Sozialverhalten: Eine moralische Vollmacht
Jeden Tag eine gute Tat – das wissen schon die Pfadfinder. Doch zu viel des Guten kann auch schaden: Wer glaubt, sich ethisch korrekt verhalten zu haben, offenbart anschließend mitunter weniger angenehme Charakterzüge. Selbst bei so einfachen Dingen wie Essen kann sich diese Neigung zeigen, wie Kedall Eskine von der Loyola University New Orleans herausfand.
Der Psychologe präsentierte seinen 62 Versuchspersonen zunächst Bilder von Nahrungsmitteln. Diese trugen entweder allesamt ein Biosiegel, oder es handelte sich um Süßigkeiten oder um neutrale Produkte wie Reis, Senf oder Bohnen. Danach lasen die Probanden Geschichten über Menschen, die sich unmoralisch verhielten, etwa über einen Mann, der seinen toten Hund aß, oder über einen Ladendieb. Die Testpersonen sollten die moralische Verwerflichkeit auf einer Skala einschätzen.
Anschließend fragte der Forscher scheinbar beiläufig, ob sie noch Zeit hätten, an einer weiteren Studie ohne Entlohnung teilzunehmen. Die Frage war allerdings fingiert: Der Wissenschaftler wertete die Antwort der Probanden lediglich als Maß für ihr soziales Verhalten.
Die Hilfsbereitschaft hing von dem zuvor betrachteten Nahrungsmitteln ab: Wer mit Bioprodukten konfrontiert worden war, zeigte sich weniger bereit, seine Zeit zu opfern. Auch die moralischen Urteile fielen härter aus. Dieses Verhalten hing nicht davon ab, was die Probanden grundsätzlich von Bionahrungsmitteln hielten.

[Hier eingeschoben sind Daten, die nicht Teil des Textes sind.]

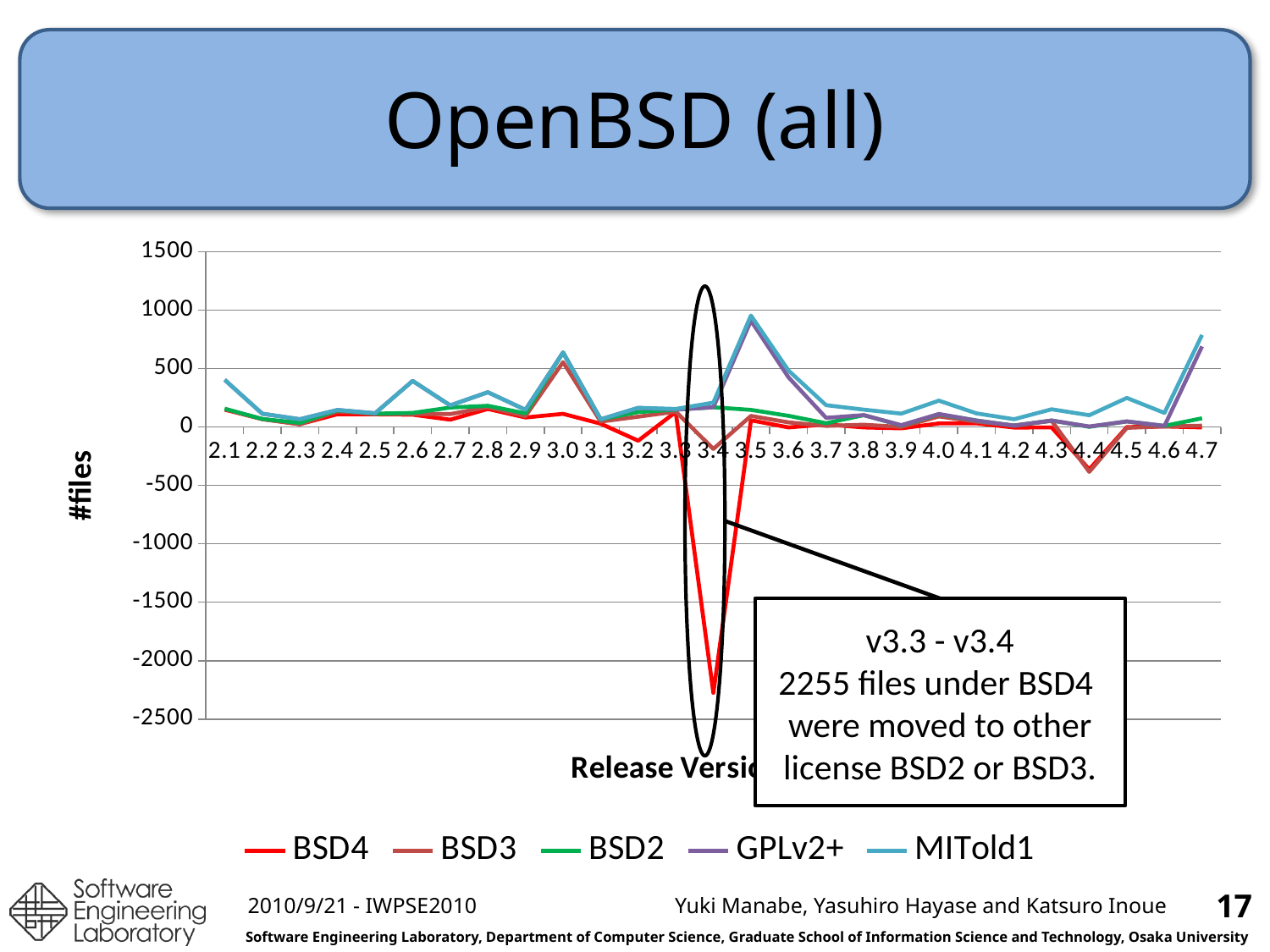
Which series has the lowest value at release version 3.4? BSD4 How many series does the legend list? 5 Is the value for BSD3 at release version 4.4 greater or less than 0? less Is the value for BSD4 at release version 3.4 greater or less than -2000? less Which is larger: the value for BSD4 at version 3.4 or the value for BSD3 at version 4.4? BSD3 at version 4.4 What is the label of the y axis? #files What kind of chart is shown on the slide? line chart According to the annotation, how many files under BSD4 were moved to other licenses between v3.3 and v3.4? 2255 How many release versions are shown along the x axis? 27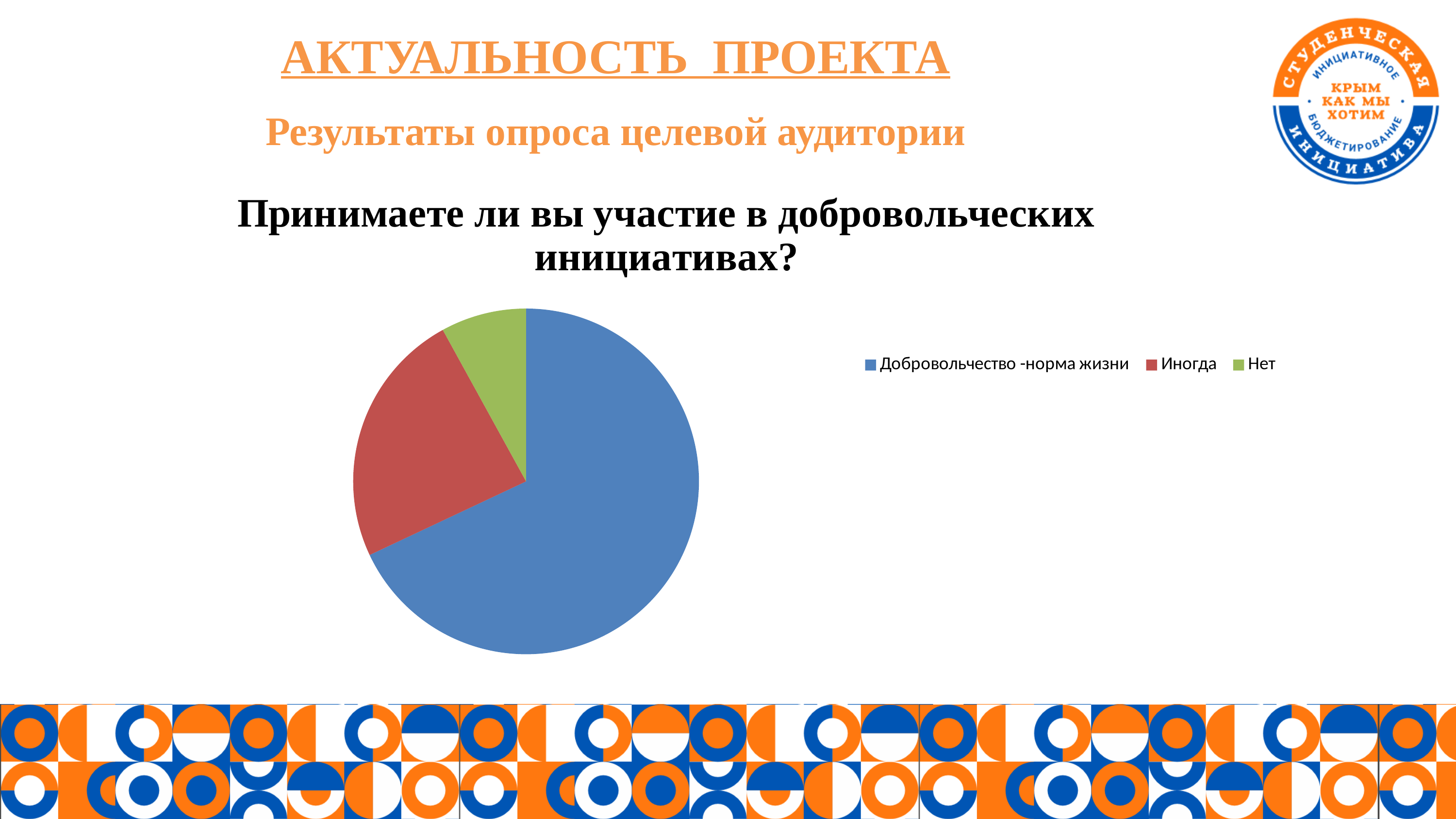
How many entries does the legend of the pie chart list? 3 Which category has the largest slice in the pie chart? Добровольчество -норма жизни How many slices does the pie chart have? 3 What colour represents the category Нет in the pie chart? Green Which category has the smallest slice in the pie chart? Нет What question is the pie chart titled with? Принимаете ли вы участие в добровольческих инициативах? Which slice is larger in the pie chart: Добровольчество -норма жизни or Иногда? Добровольчество -норма жизни What kind of chart is shown on the slide? Pie chart Which slice is larger in the pie chart: Иногда or Нет? Иногда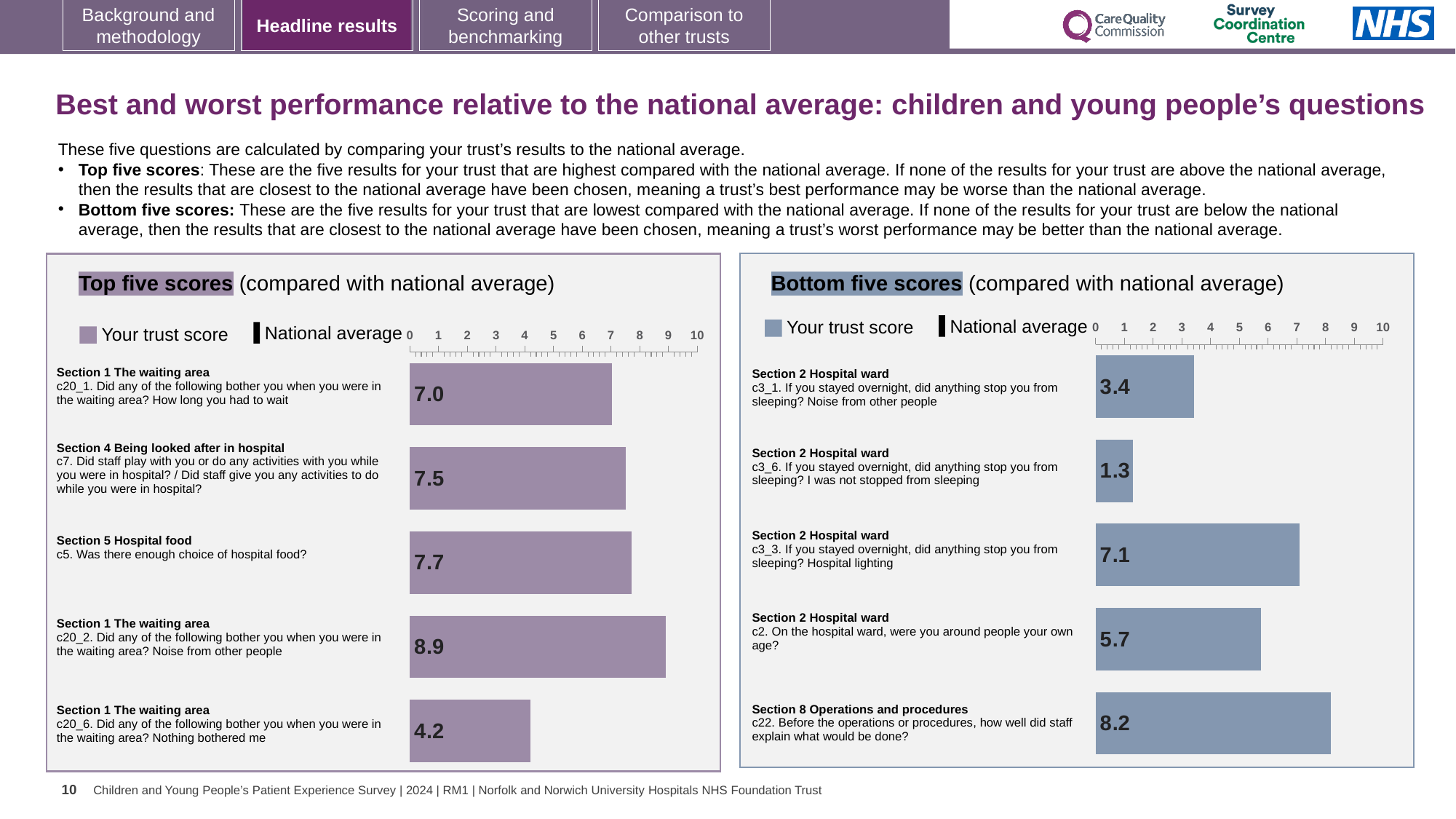
In the Bottom five scores chart, what is the difference between the trust scores for c22 (8.2) and c3_1 (Noise from other people)? 4.8 In the Top five scores chart, what is the trust score for c5 'Was there enough choice of hospital food?' 7.7 How many series does the legend of the Bottom five scores chart list? 2 In the Top five scores chart, what is the trust score for c20_6 'Nothing bothered me' in the waiting area? 4.2 In the Top five scores chart, how many questions are plotted? 5 In the Bottom five scores chart, which question has the lowest trust score? c3_6. I was not stopped from sleeping In the Bottom five scores chart, what is the trust score for c3_6 'I was not stopped from sleeping'? 1.3 What kind of chart is used in the Top five scores panel? Bar chart In the Bottom five scores chart, is the trust score for c3_3 (Hospital lighting) or c2 (around people your own age) larger? c3_3 (Hospital lighting) In the Top five scores chart, which question has the highest trust score? c20_2. Noise from other people (waiting area) In the Top five scores chart, what is the difference between the trust scores for c20_2 (Noise from other people) and c20_1 (How long you had to wait)? 1.9 In the Bottom five scores chart, what is the trust score for c22 'how well did staff explain what would be done?' 8.2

Allein die Betrachtung des Bioessens, so schlussfolgert Eskine, lässt uns moralisch integrer fühlen und mindert damit unsere altruistische Neigung. Anscheinend führen wir in unseren Köpfen eine Art Moralkonto: Jede gute Handlung erzeugt hier ein Plus und rechtfertigt ein nachfolgendes weniger soziales Verhalten.